Old Fashioned Soft & Chewy Oatmeal Raisin Cookies

A tiered wooden platter full of oatmeal raisin cookies with a bouquet of flowers blurred in the background.

4 from 3 reviews

An Old Fashioned Oatmeal Raisin Cookie that is delightfully soft, chewy and thick. There’s a touch of cinnamon and nutmeg that add to the dimension of flavors in this wonderful afternoon and/or midnight snack. Soft boiling the raisins gives them plumpness and juiciness that your taste buds will crave. Using the raisin liquid creates a luscious and moist cookie that cannot be matched!


  • 1 cup Raisins
  • 1 cup water
  • 1 teaspoon Baking Soda (mix with 1/2 cup raisin liquid)
  • 1 cup White Sugar
  • 3/4 cup Shortening
  • 2 large eggs
  • 2 1/4 cups All-Purpose Flour
  • 1 teaspoon Cinnamon
  • 1 teaspoon Nutmeg
  • 1/4 teaspoon Salt
  • 2 1/4 cups Old Fashioned Oatmeal
  • 1 teaspoon Vanilla


  • Preheat the oven to 350°F.
  • Bring the water and the raisins to a boil over medium heat.
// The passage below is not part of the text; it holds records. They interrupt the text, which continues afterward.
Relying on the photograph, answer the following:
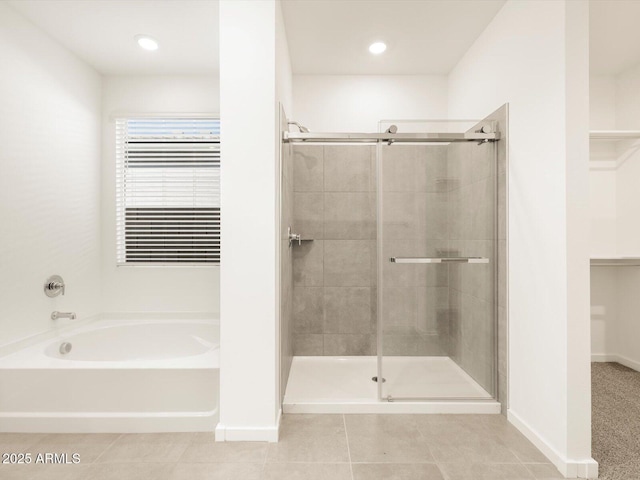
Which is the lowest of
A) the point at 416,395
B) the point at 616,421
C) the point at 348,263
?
the point at 616,421

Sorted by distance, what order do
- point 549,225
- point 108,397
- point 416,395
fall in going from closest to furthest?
point 549,225 < point 108,397 < point 416,395

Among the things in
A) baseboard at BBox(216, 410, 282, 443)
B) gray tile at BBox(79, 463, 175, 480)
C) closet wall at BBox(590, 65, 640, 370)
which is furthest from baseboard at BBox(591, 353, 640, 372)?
gray tile at BBox(79, 463, 175, 480)

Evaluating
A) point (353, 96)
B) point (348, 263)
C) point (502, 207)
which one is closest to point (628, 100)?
point (502, 207)

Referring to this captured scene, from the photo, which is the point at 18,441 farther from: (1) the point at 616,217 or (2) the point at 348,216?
(1) the point at 616,217

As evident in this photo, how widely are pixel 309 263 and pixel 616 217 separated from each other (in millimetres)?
2653

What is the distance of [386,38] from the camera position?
2.59m

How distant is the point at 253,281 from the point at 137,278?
167 cm

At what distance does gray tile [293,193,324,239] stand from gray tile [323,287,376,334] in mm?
503

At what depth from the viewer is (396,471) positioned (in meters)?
1.61

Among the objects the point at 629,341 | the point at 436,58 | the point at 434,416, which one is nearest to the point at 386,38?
the point at 436,58

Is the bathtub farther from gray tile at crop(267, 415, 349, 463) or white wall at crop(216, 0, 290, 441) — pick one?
gray tile at crop(267, 415, 349, 463)

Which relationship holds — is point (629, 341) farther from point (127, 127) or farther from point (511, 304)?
point (127, 127)

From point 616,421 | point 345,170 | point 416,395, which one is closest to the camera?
point 616,421

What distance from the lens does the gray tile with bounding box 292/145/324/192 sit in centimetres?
294
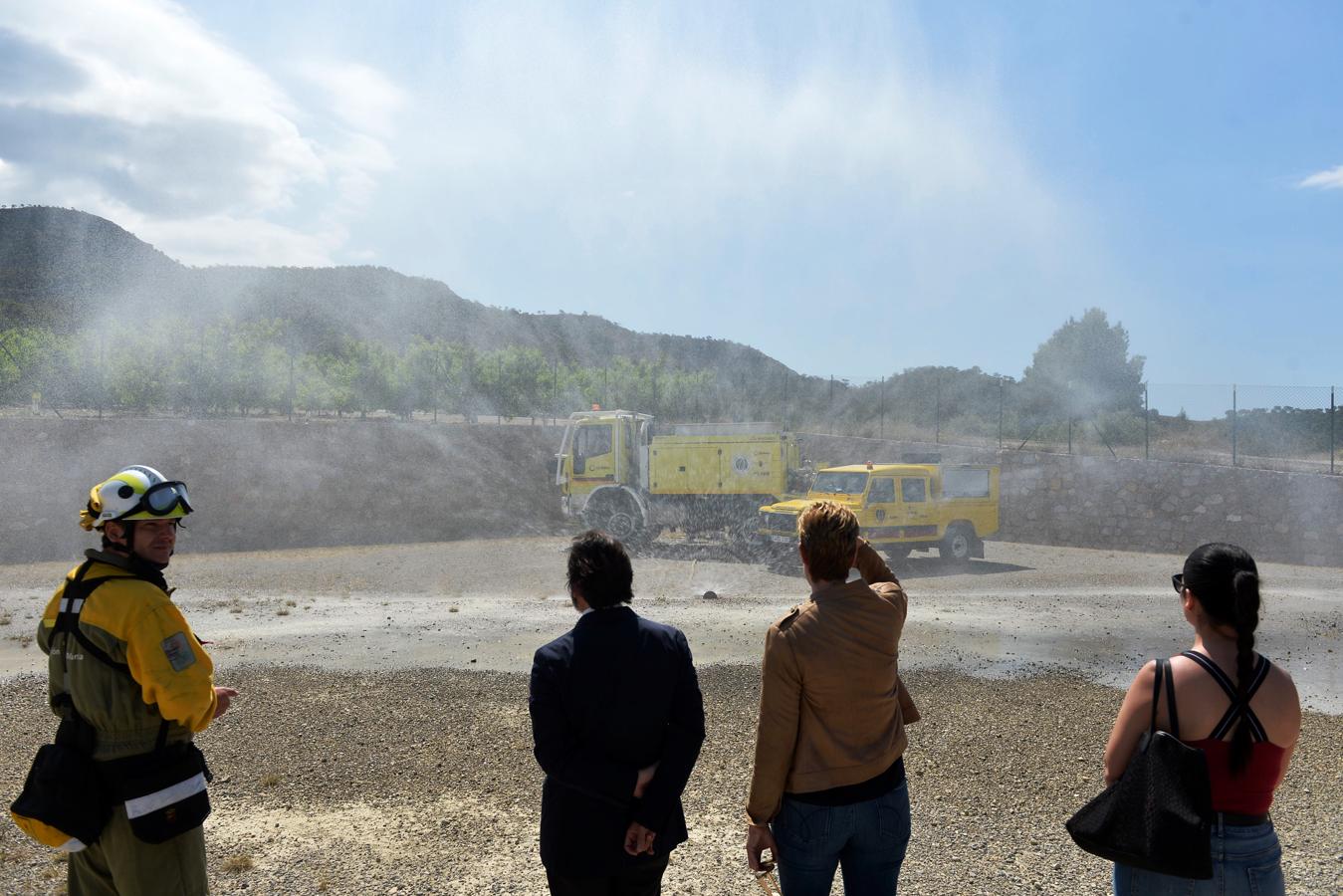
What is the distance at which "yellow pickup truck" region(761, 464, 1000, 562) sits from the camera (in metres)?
18.0

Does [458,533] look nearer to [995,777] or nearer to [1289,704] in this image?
[995,777]

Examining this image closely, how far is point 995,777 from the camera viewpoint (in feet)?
19.7

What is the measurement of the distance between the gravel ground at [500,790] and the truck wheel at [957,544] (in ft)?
33.8

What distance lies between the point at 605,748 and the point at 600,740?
32 mm

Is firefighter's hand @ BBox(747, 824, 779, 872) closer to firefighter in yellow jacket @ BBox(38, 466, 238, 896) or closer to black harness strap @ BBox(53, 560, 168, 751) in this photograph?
firefighter in yellow jacket @ BBox(38, 466, 238, 896)

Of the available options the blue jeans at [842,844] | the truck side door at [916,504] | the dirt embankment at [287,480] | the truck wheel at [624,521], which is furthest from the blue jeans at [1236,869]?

Turn the heat down to produce a low boil for 5 minutes.
  • Drain the liquid from the raisins by using a metal sieve. Reserve 1/2 cup of the raisin liquid. Let cool.
  • Add the baking soda into the 1/2 cup of raisin liquid.
  • Cream together the sugar and shortening for two minutes.
  • Add eggs one at a time and beat for one minute after each egg.
  • Sift or whisk together the flour, cinnamon, nutmeg, and salt.
  • Stir the raisin liquid into the creamed mixture and beat only until combined.
  • Add the dry ingredients into the wet ingredients and beat again only until combined.
  • Fold in the drained raisins, oatmeal and vanilla.
  • Using a cookie scoop drop the cookies onto a lightly greased cookie sheet.
  • Bake at 350° F for 12-15 minutes or until lightly golden brown.
  • ENJOY!!


  • Re-hydrating the raisins is what give them their plump and juicy texture and adds moisture into the cookie dough itself. Place the raisins and 1 cups water in a pan and bring it to a low boil. Let it continue to boil for 5 minutes.
  • When creaming the shortening and sugar, be careful not to beat too long, otherwise, it will incorporate too much air into the batter and give you lots of tiny air holes on the surface of the cookies. Two minutes is plenty for creaming.
  • It’s best to whisk together the flour, cinnamon, nutmeg, and salt before combining it with the shortening, sugar, and eggs.
  • One thing to note about measuring the flour; use the measuring cup to fluff the flour first and then measure it out. Use the flat side of a table knife to scrape off the top of the flour from the measuring cup. Don’t just shake off the excess.
  • Use the hand mixer to continue to combine the dry ingredients to the wet, but only until it’s combined. It’s best not to overmix at this stage, otherwise, the cookies can become tough.
  • Baking soda is a leavening agent which works in baked goods to create an airy effect. In this recipe add the baking soda to half a cup of raisin liquid. Then add that to the batter, just until combined.
  • Using a wooden spoon or a rubber spatula, fold in the plump raisins, oatmeal and vanilla to the batter. Again, do not over-mix.
  • Some recipes call for chilling the dough before baking it so that the cookie dough does not flatten out too much. But with this recipe, you do not need to do that.
  • Another reason for flat cookies is greasing the pan too heavily. It just needs a light film of cooking spray.
  • Any time you are cooking or baking, don’t just go by the times given in a recipe because different ovens cook differently. I wouldn’t just walk away and wait for the timer to go off. Keep an eye on it and watch for the desired results.